§ WHAT TO PRODUCE
Which lines of the listing below contain the word "inches"? Pick out each one and copy it.
## BEGIN DATA LISTING
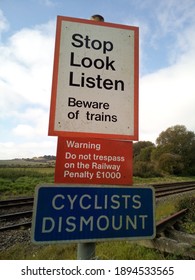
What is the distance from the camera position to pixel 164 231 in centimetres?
612

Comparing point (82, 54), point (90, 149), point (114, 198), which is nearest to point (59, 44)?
point (82, 54)

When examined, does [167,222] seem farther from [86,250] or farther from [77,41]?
[77,41]

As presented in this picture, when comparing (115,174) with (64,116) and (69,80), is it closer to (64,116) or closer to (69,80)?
(64,116)

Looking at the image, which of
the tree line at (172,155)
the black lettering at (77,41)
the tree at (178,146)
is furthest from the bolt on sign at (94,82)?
the tree at (178,146)

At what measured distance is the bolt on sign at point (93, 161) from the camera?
165 centimetres

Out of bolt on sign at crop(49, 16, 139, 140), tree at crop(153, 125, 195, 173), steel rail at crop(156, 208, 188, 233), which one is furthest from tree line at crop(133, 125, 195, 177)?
bolt on sign at crop(49, 16, 139, 140)

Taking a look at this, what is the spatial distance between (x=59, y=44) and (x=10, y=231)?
6298 mm

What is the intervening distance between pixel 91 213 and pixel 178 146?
51657 millimetres

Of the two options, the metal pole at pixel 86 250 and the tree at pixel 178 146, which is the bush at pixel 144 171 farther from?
the metal pole at pixel 86 250

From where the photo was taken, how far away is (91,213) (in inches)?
58.5

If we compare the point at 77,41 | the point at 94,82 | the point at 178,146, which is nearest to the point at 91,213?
the point at 94,82

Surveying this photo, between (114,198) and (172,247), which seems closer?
(114,198)

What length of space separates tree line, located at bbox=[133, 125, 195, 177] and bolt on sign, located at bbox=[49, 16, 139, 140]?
35.1 m

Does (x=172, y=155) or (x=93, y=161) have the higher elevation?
(x=172, y=155)
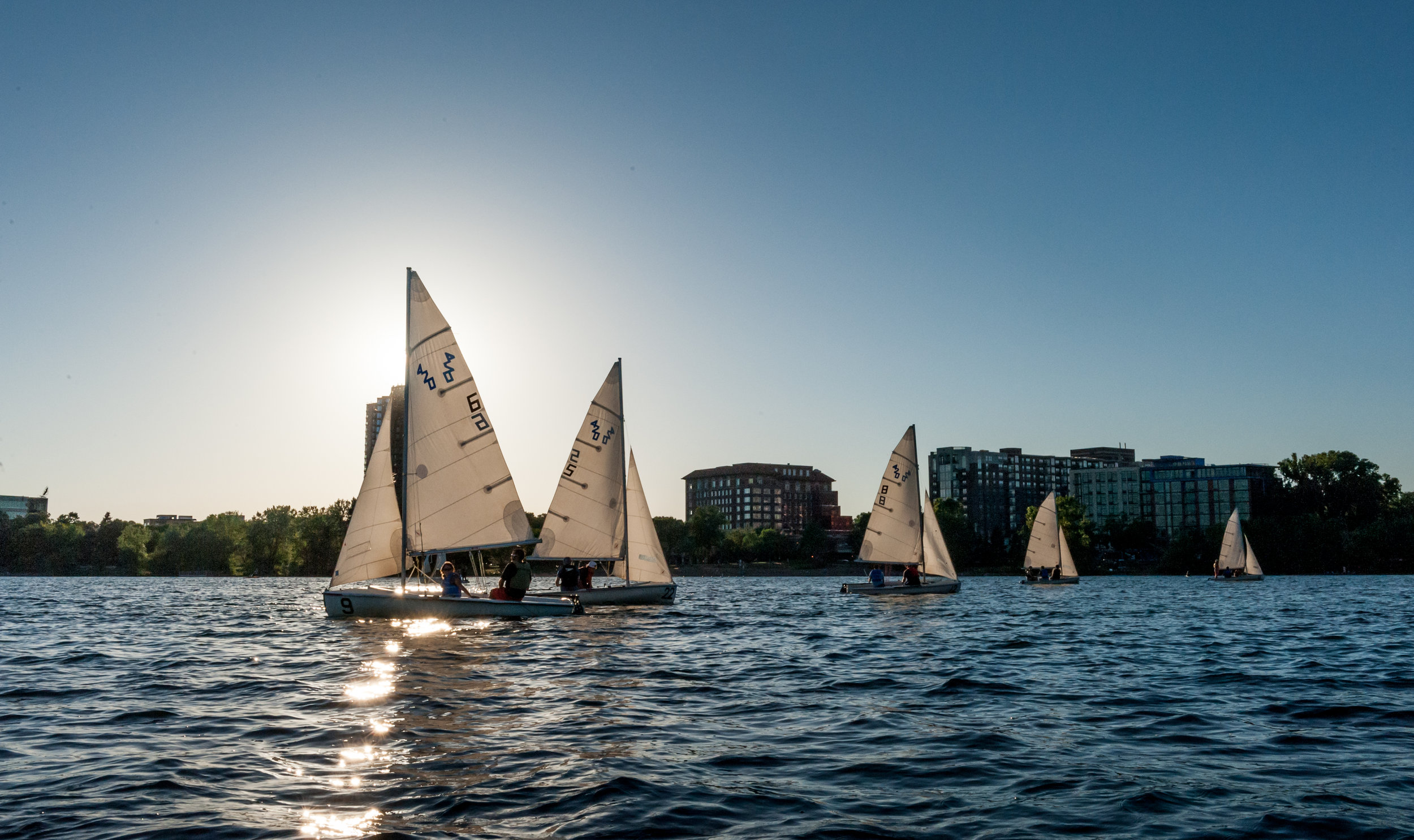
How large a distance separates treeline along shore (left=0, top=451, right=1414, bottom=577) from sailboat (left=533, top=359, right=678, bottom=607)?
4615 inches

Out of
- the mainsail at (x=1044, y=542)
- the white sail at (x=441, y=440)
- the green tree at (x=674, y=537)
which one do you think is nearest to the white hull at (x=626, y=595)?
the white sail at (x=441, y=440)

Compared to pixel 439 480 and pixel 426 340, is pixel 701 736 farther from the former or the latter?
pixel 426 340

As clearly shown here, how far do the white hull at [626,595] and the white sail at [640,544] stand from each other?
0.79 meters

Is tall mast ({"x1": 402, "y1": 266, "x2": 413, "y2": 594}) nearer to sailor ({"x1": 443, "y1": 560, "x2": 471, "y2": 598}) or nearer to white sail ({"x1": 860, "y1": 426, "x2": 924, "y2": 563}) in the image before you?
sailor ({"x1": 443, "y1": 560, "x2": 471, "y2": 598})

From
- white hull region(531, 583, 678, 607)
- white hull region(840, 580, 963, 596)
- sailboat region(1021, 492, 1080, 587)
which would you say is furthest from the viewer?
sailboat region(1021, 492, 1080, 587)

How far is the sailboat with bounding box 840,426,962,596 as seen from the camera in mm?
58281

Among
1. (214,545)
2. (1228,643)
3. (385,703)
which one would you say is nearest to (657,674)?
(385,703)

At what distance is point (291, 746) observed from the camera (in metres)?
12.0

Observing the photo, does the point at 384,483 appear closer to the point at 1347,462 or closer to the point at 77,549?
the point at 77,549

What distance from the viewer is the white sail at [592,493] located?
4109 cm

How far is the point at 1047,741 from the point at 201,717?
1174 centimetres

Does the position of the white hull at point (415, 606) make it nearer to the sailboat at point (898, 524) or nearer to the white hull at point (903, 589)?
the white hull at point (903, 589)

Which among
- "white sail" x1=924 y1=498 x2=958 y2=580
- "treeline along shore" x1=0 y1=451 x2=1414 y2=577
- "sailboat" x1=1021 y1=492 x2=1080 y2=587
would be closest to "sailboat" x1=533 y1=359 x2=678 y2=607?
"white sail" x1=924 y1=498 x2=958 y2=580

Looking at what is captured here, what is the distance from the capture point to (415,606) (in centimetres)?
3134
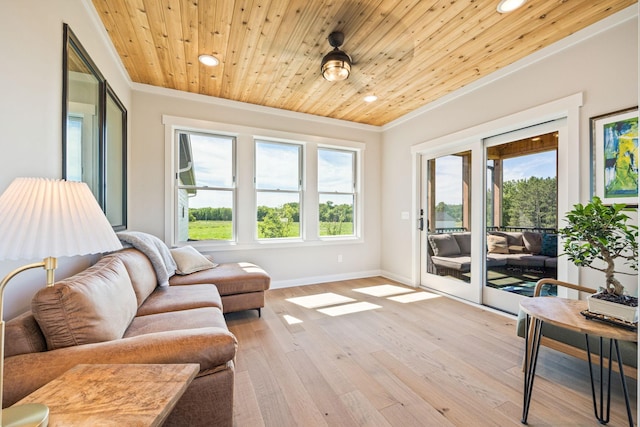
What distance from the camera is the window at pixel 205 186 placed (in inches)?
143

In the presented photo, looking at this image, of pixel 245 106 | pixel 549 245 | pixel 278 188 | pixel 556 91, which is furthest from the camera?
pixel 278 188

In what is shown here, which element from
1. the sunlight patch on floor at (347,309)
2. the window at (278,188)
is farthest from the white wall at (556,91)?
the window at (278,188)

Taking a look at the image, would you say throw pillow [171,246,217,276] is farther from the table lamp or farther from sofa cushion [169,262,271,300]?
the table lamp

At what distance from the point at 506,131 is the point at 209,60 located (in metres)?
3.29

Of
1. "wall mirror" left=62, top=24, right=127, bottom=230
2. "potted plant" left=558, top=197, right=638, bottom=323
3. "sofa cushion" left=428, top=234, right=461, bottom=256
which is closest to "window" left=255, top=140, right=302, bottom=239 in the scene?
"wall mirror" left=62, top=24, right=127, bottom=230

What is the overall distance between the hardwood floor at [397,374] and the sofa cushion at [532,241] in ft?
2.57

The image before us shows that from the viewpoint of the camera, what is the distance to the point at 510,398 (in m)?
1.68

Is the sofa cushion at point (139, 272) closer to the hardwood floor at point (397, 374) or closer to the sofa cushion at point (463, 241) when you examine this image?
the hardwood floor at point (397, 374)

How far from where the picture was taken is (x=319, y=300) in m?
3.52

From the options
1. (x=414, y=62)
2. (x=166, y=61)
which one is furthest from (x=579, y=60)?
(x=166, y=61)

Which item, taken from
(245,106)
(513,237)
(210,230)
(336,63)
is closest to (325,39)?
(336,63)

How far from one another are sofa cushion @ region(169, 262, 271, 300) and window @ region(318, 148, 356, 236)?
1703 mm

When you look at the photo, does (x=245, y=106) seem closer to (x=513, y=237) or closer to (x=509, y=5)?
(x=509, y=5)

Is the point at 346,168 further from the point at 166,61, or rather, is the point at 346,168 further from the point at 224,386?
the point at 224,386
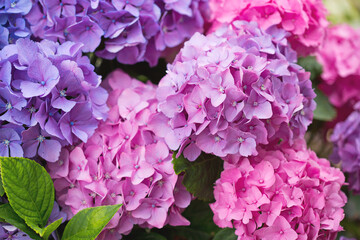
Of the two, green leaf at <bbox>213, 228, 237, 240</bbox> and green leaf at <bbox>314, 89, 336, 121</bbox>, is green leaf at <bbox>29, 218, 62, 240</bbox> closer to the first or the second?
green leaf at <bbox>213, 228, 237, 240</bbox>

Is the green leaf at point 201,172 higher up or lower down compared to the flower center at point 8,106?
lower down

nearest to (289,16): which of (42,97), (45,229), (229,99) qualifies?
(229,99)

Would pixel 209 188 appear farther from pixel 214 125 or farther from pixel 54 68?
pixel 54 68

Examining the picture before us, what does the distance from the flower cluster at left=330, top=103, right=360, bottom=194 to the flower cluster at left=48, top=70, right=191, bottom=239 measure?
459mm

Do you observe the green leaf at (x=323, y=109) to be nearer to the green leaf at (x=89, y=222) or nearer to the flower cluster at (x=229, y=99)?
the flower cluster at (x=229, y=99)

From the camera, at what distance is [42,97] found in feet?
2.54

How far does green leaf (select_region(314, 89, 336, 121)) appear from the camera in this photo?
1201 mm

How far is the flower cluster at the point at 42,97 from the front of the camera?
0.75 metres

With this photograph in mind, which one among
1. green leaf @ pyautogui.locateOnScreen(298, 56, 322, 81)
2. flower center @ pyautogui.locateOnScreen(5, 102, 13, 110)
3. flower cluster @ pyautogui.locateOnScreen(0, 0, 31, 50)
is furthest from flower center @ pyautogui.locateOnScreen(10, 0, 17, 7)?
green leaf @ pyautogui.locateOnScreen(298, 56, 322, 81)

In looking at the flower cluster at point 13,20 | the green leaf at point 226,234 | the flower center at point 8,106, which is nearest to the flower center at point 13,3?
the flower cluster at point 13,20

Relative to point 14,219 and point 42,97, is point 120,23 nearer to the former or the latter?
point 42,97

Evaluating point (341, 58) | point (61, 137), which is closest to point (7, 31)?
point (61, 137)

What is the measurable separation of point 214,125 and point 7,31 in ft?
1.37

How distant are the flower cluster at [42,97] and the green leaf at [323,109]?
66cm
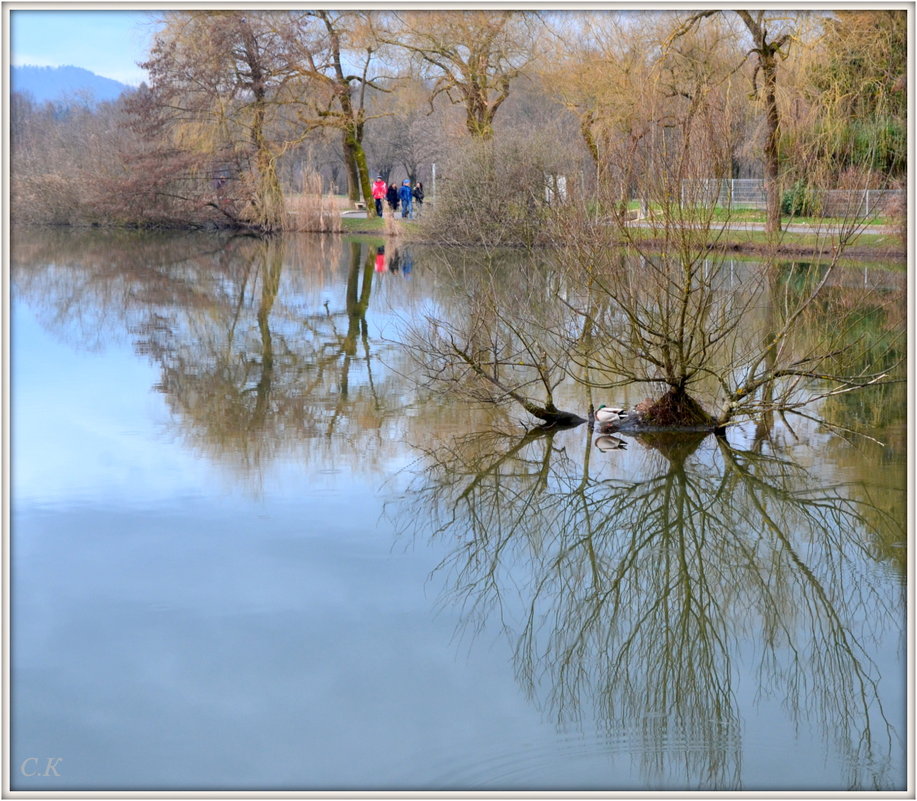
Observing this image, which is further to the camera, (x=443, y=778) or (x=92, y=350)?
(x=92, y=350)

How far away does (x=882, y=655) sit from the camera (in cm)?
645

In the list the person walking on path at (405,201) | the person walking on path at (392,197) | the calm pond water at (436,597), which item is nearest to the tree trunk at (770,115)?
the calm pond water at (436,597)

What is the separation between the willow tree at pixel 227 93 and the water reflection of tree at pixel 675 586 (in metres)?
28.9

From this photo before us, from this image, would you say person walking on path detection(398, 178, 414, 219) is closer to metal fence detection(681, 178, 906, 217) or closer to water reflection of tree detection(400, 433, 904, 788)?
water reflection of tree detection(400, 433, 904, 788)

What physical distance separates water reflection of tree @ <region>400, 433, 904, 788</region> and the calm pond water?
0.9 inches

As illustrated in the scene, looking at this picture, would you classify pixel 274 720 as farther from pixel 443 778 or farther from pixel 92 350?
pixel 92 350

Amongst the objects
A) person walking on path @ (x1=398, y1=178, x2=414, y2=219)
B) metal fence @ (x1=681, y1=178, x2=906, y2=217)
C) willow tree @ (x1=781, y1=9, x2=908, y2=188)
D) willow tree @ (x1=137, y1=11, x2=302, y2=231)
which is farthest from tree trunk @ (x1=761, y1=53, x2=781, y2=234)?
person walking on path @ (x1=398, y1=178, x2=414, y2=219)

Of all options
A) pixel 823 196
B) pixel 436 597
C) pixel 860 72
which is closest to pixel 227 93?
pixel 860 72

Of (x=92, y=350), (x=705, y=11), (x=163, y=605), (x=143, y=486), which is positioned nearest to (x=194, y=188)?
(x=705, y=11)

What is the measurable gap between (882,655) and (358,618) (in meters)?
2.87

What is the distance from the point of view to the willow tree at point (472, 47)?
3347 centimetres

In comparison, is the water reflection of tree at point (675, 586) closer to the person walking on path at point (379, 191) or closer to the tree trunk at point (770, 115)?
the tree trunk at point (770, 115)

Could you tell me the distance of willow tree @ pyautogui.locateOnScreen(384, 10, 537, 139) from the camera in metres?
33.5

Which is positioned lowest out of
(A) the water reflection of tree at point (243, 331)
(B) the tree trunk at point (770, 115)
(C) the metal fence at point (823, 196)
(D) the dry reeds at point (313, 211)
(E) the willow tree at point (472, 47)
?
(A) the water reflection of tree at point (243, 331)
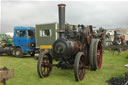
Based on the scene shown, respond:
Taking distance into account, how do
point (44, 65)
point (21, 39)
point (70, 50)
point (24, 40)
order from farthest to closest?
point (21, 39) → point (24, 40) → point (44, 65) → point (70, 50)

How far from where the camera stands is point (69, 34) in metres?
5.68

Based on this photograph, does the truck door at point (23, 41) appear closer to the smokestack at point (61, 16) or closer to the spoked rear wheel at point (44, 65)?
the spoked rear wheel at point (44, 65)

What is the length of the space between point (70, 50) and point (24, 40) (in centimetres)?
695

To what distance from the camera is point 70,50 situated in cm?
512

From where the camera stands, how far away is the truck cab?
444 inches

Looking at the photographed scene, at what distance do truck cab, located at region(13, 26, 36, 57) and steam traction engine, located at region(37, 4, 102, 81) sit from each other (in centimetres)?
581

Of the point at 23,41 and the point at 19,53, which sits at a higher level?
the point at 23,41

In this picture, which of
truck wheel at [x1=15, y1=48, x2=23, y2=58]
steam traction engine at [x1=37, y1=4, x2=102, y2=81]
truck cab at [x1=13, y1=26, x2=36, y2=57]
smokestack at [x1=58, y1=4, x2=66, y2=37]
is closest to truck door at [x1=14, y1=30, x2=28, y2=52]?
truck cab at [x1=13, y1=26, x2=36, y2=57]

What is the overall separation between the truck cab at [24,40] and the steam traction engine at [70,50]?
5812 millimetres

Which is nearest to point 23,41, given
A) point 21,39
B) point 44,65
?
point 21,39

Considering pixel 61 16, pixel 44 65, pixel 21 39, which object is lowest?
pixel 44 65

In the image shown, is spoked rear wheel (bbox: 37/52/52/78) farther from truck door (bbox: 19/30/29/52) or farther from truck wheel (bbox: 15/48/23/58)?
truck wheel (bbox: 15/48/23/58)

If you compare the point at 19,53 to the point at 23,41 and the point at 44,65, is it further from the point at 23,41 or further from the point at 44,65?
the point at 44,65

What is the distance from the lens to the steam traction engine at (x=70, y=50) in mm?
5125
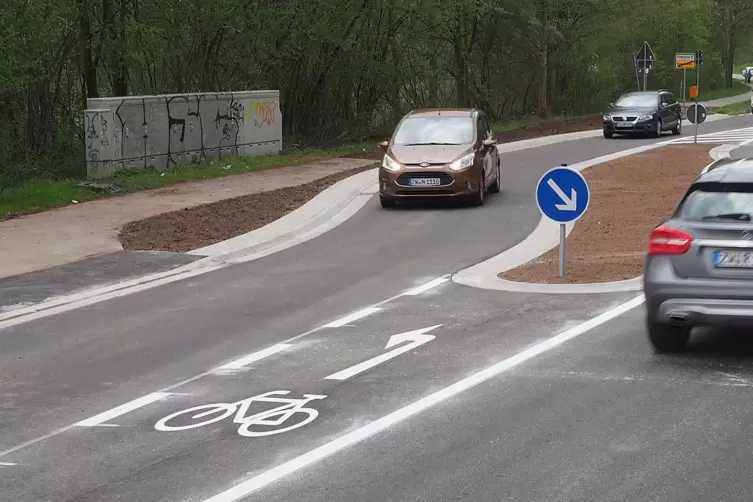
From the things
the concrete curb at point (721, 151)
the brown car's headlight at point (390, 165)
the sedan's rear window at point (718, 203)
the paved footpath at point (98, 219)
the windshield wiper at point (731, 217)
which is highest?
the sedan's rear window at point (718, 203)

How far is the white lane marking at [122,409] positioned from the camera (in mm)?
7929

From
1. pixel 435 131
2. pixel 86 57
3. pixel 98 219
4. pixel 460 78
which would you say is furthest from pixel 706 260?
pixel 460 78

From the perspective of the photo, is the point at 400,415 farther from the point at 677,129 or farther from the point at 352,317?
the point at 677,129

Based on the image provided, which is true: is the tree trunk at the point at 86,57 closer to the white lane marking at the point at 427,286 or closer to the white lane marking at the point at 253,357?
the white lane marking at the point at 427,286

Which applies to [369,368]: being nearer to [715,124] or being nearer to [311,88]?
[311,88]

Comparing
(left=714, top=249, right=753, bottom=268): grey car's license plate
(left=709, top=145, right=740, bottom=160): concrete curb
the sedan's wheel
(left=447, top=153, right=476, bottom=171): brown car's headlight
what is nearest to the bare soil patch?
(left=447, top=153, right=476, bottom=171): brown car's headlight

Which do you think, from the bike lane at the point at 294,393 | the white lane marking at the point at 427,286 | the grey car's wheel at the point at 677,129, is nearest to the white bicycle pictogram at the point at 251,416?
the bike lane at the point at 294,393

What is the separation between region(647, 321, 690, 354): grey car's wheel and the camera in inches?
373

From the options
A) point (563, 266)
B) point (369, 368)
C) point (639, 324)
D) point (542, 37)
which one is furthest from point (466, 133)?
point (542, 37)

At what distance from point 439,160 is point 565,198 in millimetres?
7561

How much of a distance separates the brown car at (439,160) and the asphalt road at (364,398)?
21.6 ft

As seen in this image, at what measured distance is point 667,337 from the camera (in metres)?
9.54

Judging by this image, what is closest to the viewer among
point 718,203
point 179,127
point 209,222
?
point 718,203

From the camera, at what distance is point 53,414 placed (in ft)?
26.9
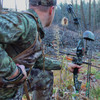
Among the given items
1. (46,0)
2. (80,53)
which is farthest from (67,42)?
(46,0)

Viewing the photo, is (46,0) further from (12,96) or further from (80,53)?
(80,53)

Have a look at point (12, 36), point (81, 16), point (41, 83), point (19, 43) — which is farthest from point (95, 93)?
point (81, 16)

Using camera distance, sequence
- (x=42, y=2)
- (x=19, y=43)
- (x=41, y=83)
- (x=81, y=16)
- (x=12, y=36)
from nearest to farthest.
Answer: (x=12, y=36) → (x=19, y=43) → (x=42, y=2) → (x=41, y=83) → (x=81, y=16)

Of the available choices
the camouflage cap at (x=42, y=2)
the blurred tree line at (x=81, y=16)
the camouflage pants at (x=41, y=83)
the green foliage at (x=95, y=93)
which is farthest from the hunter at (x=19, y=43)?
the blurred tree line at (x=81, y=16)

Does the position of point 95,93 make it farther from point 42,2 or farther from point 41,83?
point 42,2

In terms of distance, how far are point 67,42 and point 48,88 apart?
1040 centimetres

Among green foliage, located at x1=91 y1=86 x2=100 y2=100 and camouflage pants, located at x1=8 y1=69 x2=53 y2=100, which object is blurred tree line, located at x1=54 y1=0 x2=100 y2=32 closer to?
green foliage, located at x1=91 y1=86 x2=100 y2=100

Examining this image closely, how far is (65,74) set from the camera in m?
2.59

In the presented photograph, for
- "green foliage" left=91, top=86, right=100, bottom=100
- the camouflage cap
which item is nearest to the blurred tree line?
"green foliage" left=91, top=86, right=100, bottom=100

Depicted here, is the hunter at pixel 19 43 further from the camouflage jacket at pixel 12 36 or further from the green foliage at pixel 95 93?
the green foliage at pixel 95 93

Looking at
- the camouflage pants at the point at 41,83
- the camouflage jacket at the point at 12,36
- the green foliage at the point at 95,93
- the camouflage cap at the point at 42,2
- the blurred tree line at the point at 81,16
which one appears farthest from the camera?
the blurred tree line at the point at 81,16

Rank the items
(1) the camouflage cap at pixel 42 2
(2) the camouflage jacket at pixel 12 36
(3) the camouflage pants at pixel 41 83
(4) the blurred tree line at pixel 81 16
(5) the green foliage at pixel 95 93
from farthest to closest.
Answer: (4) the blurred tree line at pixel 81 16 → (5) the green foliage at pixel 95 93 → (3) the camouflage pants at pixel 41 83 → (1) the camouflage cap at pixel 42 2 → (2) the camouflage jacket at pixel 12 36

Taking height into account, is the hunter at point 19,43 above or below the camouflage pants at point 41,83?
above

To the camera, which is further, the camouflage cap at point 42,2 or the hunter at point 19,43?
the camouflage cap at point 42,2
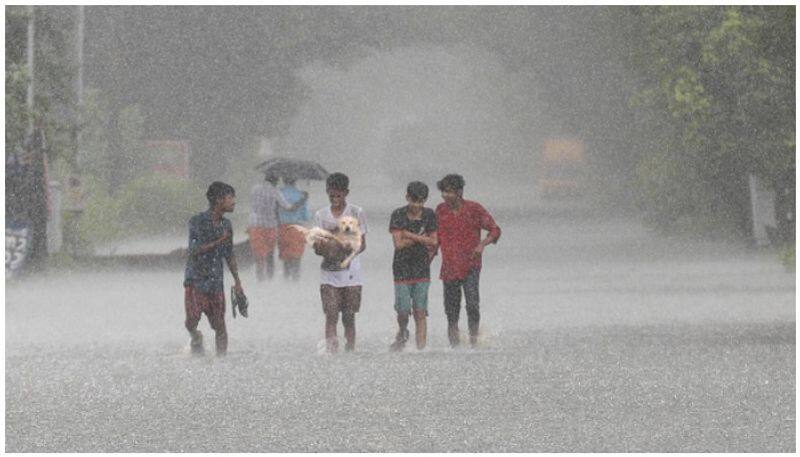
## END DATA LISTING
§ RESPONSE
From where the photo was taken, how far away is (91,213) (in inches)?
4615 inches
What distance from the camera is the window at pixel 205 186 placed (in inches)?
0.9 inches
444 inches
What is the separation between region(647, 321, 690, 354): grey car's wheel and the camera in inches?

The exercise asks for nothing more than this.